### Sección del texto
Rodeada de geositios y montañas nevadas, la zona de Alto Maule en la comuna de San Clemente vive una disputa donde vecinos, organizaciones de turismo y medio ambiente y autoridades locales y regionales rechazan la instalación de una línea eléctrica de la empresa ENEL.
El proyecto de interconexión regional de interés privado Los Cóndores - Río Diamante conecta Chile y Argentina con una línea eléctrica para intercambiar energía. En el lado chileno, contempla la instalación de 76 torres de alta tensión a lo largo de 26 kilómetros de la cordillera maulina. La zona ha sido escenario de disputa por la instalación de proyectos eléctricos durante décadas.
El proyecto actual está culminando su proceso de evaluación ambiental y deberá ser votado en las próximas semanas por la Comisión de Evaluación Ambiental (COEVA) regional. En los últimos días, diversas autoridades locales manifestaron su rechazo al proyecto, alegando que va en contra de los planes de desarrollo comunal basados en el turismo de montaña y patrimonial.
Entre las autoridades que manifestaron su rechazo está el Gobierno Regional del Maule, el alcalde de San Clemente, Juan Rojas Vergara, y la senadora por la región, Beatriz Sánchez. El movimiento Salvemos Alto Maule que reúne a 80 organizaciones ambientales, juntas de vecinos, gremios turísticos y de comercio, ha llevado adelante la oposición al proyecto.
Alto Maule
El lugar cruza una zona emblemática para el turismo de montaña, con geositios de interés como la muela del diablo, los monjes blancos, el Valle de los Cóndores con más de 400 rutas equipadas de escalada deportiva, la cascada invertida donde por efecto del viento el agua sube en vez de bajar, o la Laguna del Maule.

### Comprueba tu comprensión
A: Según el texto sobre Alto Maule, ¿cuántas torres de alta tensión contempla el proyecto en el lado chileno?
B: Devuelve sin cambios el fragmento del texto sobre Alto Maule que empieza con las palabras que contienen "El proyecto actual" y termina con "oposición al proyecto.".

### Ítems listados en un conjunto de datos
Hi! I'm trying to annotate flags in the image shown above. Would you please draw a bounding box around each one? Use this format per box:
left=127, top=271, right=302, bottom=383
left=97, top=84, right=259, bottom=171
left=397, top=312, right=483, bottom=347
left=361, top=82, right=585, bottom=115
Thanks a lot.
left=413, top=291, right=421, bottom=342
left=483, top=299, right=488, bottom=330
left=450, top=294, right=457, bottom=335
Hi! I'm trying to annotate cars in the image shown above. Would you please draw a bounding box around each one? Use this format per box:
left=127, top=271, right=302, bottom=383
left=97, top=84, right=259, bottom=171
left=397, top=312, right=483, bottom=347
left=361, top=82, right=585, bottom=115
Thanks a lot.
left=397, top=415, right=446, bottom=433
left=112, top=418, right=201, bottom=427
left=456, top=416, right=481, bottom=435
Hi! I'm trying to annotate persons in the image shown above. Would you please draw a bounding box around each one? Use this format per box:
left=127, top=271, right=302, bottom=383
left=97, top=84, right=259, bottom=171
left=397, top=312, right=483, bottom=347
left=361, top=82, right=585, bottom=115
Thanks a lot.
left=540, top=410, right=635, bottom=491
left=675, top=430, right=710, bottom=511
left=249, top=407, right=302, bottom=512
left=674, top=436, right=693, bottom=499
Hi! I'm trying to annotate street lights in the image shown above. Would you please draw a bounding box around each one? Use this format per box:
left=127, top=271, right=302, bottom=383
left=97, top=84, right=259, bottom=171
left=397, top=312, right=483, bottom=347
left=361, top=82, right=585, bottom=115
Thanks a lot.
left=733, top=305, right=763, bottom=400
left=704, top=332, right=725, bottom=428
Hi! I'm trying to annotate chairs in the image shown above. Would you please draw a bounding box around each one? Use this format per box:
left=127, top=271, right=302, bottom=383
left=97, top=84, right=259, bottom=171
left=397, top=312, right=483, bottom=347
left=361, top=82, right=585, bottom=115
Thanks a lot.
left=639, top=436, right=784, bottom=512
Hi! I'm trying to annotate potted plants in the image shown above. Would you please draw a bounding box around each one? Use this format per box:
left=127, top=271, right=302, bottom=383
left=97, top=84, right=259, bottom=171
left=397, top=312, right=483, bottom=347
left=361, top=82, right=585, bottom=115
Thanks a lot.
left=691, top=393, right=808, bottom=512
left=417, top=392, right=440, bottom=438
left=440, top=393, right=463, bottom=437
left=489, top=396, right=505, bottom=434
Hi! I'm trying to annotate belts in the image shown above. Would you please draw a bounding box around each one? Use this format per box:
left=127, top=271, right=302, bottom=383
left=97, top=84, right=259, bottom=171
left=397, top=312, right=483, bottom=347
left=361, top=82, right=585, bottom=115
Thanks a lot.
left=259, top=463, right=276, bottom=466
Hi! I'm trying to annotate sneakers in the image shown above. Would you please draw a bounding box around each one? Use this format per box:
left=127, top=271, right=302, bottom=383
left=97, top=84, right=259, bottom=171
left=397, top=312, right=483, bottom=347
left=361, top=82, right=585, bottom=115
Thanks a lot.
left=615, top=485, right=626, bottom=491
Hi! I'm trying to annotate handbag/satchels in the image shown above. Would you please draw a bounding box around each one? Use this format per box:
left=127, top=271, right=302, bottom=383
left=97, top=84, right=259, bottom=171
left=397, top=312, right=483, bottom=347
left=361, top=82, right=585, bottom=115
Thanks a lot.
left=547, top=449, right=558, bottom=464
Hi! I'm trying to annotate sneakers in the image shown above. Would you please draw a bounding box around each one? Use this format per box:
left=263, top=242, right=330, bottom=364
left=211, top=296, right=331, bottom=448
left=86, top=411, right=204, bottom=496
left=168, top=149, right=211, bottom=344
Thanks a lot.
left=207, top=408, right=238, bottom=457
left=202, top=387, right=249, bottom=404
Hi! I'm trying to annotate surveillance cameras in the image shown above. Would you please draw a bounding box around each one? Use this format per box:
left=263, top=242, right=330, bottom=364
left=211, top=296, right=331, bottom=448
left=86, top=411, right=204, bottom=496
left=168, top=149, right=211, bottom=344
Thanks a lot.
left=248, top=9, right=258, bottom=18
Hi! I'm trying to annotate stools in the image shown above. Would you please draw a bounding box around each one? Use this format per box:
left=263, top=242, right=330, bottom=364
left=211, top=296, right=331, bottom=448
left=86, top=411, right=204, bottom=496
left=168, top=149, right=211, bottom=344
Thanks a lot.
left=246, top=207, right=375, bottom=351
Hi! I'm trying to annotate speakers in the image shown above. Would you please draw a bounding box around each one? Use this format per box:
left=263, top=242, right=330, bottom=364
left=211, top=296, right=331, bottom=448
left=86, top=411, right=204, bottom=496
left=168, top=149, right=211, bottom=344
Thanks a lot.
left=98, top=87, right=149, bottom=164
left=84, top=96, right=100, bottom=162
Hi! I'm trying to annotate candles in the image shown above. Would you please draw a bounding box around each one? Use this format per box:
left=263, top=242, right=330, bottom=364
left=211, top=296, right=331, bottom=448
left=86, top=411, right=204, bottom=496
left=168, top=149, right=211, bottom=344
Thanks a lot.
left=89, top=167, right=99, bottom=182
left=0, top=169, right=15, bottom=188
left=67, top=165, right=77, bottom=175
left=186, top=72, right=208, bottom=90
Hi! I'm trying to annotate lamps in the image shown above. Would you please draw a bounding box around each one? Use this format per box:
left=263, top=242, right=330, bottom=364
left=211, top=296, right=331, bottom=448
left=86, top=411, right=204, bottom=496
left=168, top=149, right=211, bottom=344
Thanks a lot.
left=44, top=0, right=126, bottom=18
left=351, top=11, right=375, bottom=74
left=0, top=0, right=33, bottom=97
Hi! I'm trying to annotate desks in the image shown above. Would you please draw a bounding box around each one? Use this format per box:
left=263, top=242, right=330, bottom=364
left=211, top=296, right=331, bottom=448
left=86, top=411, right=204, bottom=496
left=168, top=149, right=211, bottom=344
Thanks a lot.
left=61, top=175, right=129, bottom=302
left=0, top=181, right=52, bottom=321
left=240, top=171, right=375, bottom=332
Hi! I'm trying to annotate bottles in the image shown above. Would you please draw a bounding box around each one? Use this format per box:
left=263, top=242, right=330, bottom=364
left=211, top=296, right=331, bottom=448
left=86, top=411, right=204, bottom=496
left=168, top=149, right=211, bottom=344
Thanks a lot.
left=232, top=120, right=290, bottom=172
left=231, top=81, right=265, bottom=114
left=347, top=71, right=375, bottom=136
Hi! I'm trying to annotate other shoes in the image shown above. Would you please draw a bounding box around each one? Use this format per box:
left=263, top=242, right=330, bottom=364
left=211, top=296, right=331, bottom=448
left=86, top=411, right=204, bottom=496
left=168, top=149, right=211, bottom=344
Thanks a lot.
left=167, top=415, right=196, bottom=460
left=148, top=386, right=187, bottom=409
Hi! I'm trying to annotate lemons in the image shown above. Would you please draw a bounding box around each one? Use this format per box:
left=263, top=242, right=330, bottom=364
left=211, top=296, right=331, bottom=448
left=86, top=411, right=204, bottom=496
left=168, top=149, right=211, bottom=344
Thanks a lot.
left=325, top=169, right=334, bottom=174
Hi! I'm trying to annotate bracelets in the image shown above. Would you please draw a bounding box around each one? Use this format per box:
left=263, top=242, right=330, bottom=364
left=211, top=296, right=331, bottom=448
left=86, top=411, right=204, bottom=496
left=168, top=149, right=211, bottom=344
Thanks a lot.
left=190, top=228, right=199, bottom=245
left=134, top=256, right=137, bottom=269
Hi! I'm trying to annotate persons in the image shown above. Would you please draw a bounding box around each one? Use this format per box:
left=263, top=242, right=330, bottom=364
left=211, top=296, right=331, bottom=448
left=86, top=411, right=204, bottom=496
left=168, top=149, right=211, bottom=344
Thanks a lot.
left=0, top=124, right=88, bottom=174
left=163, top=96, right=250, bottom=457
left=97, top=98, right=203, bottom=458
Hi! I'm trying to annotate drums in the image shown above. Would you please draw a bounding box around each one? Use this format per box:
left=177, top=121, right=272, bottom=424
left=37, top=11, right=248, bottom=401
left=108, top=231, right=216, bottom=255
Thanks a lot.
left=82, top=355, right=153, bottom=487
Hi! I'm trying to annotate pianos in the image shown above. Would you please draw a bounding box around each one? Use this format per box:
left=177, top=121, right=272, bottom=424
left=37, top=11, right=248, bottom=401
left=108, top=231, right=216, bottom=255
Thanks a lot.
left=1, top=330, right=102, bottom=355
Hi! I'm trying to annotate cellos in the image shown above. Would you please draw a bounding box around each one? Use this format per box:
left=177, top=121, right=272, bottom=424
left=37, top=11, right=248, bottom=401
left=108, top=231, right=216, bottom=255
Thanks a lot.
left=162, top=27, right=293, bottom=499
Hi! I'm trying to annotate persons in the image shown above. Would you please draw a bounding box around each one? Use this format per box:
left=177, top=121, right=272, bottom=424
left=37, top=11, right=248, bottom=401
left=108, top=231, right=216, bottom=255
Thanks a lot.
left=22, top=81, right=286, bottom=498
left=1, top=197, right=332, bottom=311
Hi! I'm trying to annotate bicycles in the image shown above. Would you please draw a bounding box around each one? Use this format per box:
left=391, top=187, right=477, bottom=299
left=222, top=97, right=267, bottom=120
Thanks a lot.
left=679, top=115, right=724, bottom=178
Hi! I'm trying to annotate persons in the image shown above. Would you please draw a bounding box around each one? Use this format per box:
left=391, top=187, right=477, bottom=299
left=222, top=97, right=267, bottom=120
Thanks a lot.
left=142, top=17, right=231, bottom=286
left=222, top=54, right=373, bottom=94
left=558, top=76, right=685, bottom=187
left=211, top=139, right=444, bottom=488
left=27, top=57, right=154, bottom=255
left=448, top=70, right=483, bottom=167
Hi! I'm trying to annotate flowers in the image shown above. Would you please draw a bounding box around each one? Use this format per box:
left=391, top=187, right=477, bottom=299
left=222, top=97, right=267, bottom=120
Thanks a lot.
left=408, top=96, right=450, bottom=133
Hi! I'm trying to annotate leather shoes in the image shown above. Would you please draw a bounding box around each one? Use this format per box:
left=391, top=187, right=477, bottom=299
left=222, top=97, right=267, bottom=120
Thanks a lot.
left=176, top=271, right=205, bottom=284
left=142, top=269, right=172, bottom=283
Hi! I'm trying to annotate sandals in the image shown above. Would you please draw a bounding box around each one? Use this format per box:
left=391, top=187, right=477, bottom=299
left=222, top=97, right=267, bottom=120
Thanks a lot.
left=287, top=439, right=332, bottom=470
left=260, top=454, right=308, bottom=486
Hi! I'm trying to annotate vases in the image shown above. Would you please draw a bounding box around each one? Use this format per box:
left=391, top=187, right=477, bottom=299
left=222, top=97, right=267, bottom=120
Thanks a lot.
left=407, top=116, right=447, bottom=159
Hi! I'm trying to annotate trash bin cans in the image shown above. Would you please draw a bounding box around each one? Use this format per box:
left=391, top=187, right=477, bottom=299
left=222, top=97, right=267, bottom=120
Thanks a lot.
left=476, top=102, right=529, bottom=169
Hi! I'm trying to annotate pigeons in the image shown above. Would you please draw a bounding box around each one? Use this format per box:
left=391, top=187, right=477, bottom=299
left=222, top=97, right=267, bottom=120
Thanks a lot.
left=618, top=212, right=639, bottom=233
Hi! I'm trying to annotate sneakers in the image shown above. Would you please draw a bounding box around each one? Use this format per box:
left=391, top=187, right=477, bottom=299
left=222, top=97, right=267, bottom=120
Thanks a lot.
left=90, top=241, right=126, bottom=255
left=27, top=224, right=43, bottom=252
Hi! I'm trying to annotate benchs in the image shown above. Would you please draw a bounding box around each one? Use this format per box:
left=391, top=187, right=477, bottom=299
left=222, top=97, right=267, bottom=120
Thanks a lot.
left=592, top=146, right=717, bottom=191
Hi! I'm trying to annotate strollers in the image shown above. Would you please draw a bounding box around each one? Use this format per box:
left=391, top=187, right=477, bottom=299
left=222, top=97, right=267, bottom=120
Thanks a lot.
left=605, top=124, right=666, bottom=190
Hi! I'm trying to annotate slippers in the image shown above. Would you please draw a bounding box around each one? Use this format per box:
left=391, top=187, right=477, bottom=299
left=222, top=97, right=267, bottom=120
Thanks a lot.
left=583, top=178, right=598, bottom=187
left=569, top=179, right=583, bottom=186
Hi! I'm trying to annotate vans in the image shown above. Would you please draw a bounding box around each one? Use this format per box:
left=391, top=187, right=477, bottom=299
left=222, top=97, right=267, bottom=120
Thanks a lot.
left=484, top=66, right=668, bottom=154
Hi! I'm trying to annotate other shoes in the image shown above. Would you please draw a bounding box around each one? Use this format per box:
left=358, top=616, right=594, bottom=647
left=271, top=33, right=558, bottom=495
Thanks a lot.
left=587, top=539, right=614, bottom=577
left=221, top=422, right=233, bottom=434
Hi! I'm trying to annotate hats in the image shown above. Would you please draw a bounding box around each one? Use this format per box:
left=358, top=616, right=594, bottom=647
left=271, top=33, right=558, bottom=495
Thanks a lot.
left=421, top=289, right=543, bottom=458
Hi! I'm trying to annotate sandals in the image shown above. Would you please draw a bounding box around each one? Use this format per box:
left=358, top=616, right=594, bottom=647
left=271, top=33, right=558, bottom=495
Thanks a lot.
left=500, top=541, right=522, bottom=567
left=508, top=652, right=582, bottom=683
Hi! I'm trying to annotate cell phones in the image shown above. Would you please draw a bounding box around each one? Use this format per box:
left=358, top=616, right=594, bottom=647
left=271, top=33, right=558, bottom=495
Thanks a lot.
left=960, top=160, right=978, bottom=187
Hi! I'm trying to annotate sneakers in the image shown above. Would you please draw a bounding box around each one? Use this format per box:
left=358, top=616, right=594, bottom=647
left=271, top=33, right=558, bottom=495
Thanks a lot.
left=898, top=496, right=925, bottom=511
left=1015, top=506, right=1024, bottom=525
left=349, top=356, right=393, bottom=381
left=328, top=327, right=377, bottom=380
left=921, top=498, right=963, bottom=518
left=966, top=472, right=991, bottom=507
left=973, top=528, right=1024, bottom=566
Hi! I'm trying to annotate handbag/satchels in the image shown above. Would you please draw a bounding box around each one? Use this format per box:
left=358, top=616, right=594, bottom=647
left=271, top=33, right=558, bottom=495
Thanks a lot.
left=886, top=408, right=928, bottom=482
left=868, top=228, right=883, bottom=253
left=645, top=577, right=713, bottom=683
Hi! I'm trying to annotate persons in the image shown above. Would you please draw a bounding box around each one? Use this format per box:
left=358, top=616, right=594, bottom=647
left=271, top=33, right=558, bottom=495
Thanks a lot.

### Respuestas
A: 76 torres de alta tensión.

B:
El proyecto actual está culminando su proceso de evaluación ambiental y deberá ser votado en las próximas semanas por la Comisión de Evaluación Ambiental (COEVA) regional. En los últimos días, diversas autoridades locales manifestaron su rechazo al proyecto, alegando que va en contra de los planes de desarrollo comunal basados en el turismo de montaña y patrimonial.
Entre las autoridades que manifestaron su rechazo está el Gobierno Regional del Maule, el alcalde de San Clemente, Juan Rojas Vergara, y la senadora por la región, Beatriz Sánchez. El movimiento Salvemos Alto Maule que reúne a 80 organizaciones ambientales, juntas de vecinos, gremios turísticos y de comercio, ha llevado adelante la oposición al proyecto.